#### Data section ####
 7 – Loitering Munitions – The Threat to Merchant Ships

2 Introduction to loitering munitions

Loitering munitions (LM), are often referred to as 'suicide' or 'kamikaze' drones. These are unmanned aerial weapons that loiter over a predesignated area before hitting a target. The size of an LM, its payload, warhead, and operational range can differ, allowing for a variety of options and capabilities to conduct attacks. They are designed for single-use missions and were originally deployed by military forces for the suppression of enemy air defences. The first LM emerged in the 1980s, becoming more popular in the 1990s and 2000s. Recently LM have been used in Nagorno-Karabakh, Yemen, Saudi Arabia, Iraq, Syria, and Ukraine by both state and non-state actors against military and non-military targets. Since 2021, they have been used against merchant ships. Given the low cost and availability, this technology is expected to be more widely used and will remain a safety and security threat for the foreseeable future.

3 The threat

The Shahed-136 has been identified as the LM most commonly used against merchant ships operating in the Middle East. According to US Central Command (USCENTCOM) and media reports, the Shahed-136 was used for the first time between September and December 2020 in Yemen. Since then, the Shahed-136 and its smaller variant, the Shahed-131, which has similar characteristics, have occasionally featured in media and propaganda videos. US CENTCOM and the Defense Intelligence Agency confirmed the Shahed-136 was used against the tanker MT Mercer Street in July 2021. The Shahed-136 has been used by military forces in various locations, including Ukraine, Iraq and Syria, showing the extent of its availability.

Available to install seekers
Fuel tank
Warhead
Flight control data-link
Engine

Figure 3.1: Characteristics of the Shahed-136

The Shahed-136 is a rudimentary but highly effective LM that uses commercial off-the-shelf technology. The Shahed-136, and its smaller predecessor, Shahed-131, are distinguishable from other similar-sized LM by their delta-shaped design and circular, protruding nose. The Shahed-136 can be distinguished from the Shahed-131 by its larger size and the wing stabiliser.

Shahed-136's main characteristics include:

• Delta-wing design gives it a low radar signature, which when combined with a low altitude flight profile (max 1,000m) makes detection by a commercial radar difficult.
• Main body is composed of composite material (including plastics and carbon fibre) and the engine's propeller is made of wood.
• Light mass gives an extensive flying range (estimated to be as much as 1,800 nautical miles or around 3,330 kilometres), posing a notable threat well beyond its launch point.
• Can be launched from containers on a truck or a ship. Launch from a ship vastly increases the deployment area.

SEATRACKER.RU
####
**Required action**
Among the entries, how many lines include the word "including"? Answer with a single number and nothing further.

**Reply to the task**
2